● **TASK TO COMPLETE**
Could you copy out, word for word, the part of the records that opens with the line containing "In terms of location, is" and runs through the end of the records?

━━━━━━

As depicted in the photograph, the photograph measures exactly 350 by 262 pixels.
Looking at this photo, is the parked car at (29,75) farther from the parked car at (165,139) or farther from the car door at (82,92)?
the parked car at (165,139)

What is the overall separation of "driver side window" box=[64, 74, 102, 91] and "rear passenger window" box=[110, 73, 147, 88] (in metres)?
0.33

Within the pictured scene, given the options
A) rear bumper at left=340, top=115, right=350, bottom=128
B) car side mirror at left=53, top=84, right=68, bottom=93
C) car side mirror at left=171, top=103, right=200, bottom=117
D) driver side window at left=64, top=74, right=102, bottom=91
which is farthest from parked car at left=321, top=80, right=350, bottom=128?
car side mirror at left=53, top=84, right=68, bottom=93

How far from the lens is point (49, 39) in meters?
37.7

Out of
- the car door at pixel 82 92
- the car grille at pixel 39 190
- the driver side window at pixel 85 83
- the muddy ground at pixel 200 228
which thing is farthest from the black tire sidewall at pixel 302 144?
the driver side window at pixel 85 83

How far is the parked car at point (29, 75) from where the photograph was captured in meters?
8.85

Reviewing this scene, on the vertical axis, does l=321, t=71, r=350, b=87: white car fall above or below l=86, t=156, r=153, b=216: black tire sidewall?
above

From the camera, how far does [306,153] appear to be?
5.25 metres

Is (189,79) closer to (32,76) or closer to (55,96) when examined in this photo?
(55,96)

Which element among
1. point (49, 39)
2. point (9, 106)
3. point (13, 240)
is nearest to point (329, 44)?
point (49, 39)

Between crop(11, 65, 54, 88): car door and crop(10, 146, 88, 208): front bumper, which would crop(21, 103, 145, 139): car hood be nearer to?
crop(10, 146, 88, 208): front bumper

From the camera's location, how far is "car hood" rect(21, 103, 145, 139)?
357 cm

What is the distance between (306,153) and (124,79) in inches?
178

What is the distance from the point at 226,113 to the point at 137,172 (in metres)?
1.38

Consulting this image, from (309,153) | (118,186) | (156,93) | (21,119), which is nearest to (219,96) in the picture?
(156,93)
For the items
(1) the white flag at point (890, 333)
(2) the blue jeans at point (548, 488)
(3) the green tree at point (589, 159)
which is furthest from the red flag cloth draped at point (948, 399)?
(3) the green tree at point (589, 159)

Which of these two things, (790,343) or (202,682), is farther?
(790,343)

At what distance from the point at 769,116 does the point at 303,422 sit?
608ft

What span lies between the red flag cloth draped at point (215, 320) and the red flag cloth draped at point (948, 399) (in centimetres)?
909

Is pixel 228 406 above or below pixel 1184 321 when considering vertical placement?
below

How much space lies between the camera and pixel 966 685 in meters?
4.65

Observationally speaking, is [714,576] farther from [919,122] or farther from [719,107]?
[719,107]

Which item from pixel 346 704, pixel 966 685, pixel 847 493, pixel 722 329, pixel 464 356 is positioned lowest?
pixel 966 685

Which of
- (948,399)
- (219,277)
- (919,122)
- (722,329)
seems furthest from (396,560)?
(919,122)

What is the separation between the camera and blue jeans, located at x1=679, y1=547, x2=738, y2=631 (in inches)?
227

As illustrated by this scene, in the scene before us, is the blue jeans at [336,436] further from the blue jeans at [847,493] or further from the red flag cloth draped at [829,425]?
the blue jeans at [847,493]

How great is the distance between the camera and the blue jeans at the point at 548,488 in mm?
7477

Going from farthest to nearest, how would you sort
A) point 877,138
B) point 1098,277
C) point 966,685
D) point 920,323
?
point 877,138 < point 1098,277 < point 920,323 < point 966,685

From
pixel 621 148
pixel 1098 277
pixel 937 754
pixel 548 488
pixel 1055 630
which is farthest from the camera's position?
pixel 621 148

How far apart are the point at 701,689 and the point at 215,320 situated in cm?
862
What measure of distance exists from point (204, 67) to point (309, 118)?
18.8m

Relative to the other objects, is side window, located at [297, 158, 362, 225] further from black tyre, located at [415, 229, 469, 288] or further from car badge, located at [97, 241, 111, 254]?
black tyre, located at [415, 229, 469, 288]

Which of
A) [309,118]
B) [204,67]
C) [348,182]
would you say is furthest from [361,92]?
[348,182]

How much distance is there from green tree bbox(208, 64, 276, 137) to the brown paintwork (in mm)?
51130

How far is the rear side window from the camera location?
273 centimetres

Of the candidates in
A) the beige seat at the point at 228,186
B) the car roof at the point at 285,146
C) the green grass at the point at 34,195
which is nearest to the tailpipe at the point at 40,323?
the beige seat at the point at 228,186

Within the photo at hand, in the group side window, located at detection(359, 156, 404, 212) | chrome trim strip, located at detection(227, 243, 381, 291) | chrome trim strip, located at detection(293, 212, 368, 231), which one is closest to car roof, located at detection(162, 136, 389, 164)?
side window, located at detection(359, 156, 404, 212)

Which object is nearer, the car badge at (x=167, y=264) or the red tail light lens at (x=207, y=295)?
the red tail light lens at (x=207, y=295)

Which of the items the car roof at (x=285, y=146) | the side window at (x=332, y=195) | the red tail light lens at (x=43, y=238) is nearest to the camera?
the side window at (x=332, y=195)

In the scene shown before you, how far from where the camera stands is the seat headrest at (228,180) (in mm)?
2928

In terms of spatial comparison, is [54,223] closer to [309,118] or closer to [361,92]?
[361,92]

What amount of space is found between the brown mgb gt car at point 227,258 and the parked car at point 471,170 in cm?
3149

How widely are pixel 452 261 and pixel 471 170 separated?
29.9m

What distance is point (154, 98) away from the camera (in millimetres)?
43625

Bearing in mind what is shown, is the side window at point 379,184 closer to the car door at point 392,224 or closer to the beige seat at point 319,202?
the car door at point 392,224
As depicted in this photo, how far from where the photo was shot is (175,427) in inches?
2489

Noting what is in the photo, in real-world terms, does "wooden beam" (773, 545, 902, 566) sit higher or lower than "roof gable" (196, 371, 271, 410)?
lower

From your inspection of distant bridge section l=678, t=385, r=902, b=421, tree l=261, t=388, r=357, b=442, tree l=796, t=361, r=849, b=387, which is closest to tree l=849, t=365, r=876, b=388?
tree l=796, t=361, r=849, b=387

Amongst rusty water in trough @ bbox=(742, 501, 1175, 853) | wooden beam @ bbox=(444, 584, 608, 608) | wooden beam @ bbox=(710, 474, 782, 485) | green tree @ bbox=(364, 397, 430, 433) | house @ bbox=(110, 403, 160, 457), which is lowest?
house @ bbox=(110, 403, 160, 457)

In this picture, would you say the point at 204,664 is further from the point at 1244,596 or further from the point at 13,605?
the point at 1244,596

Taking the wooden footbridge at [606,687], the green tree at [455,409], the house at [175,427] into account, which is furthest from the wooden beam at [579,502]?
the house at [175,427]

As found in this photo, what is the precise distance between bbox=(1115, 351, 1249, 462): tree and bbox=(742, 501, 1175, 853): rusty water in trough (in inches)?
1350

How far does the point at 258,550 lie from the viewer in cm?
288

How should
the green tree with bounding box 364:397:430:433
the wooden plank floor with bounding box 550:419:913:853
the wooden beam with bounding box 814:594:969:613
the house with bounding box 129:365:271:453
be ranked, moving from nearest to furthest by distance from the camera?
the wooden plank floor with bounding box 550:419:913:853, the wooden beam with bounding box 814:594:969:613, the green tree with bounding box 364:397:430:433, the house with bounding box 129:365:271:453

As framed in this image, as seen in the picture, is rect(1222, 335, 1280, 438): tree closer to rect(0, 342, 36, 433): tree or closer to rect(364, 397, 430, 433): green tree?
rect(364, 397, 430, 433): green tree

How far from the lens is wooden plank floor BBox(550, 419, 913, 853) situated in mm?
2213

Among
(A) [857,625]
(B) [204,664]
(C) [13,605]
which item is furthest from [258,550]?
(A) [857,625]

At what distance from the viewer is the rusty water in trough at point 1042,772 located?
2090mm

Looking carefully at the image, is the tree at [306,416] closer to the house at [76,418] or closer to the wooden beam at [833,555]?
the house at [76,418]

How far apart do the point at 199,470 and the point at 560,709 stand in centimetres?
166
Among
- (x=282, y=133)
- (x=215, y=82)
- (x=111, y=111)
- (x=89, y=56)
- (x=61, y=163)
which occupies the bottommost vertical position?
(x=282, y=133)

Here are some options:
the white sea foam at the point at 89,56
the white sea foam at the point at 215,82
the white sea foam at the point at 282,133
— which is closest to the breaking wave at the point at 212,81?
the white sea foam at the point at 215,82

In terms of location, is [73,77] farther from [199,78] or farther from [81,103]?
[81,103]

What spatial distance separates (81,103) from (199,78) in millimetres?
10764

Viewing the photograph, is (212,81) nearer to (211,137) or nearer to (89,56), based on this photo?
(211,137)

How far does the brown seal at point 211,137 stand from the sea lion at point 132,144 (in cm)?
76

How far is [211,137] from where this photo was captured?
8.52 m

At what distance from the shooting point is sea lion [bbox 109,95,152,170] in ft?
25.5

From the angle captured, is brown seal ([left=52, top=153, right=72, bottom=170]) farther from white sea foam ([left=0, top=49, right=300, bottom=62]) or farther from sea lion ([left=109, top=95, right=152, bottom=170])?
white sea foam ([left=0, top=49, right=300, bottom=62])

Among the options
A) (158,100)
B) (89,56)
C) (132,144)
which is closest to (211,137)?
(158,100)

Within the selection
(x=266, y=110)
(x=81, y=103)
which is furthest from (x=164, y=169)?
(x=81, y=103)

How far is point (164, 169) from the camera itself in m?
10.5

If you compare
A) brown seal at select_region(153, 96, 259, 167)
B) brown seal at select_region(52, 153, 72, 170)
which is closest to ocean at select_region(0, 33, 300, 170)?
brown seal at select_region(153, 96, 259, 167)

━━━━━━

● **RESPONSE**
In terms of location, is [73,77] farther from [199,78] or farther from [81,103]?
[81,103]

What spatial distance separates (81,103) from (199,78) in millimetres?
10764

Viewing the photograph, is (212,81) nearer to (211,137) or nearer to (89,56), based on this photo?
(211,137)

How far does the brown seal at point 211,137 stand from the sea lion at point 132,144 (in cm)?
76

How far is [211,137] from where this photo was captured?
8.52 m

At what distance from the shooting point is sea lion [bbox 109,95,152,170] in ft?
25.5

From the angle captured, is brown seal ([left=52, top=153, right=72, bottom=170]) farther from white sea foam ([left=0, top=49, right=300, bottom=62]) or farther from sea lion ([left=109, top=95, right=152, bottom=170])?
white sea foam ([left=0, top=49, right=300, bottom=62])

Among the options
A) (158,100)
B) (89,56)
C) (132,144)
which is closest to (211,137)?
(158,100)

Within the selection
(x=266, y=110)
(x=81, y=103)
which is furthest from (x=164, y=169)?
(x=81, y=103)

How far is point (164, 169) from the camera itself in m?
10.5

If you compare
A) brown seal at select_region(153, 96, 259, 167)
B) brown seal at select_region(52, 153, 72, 170)
which is closest to ocean at select_region(0, 33, 300, 170)?
brown seal at select_region(153, 96, 259, 167)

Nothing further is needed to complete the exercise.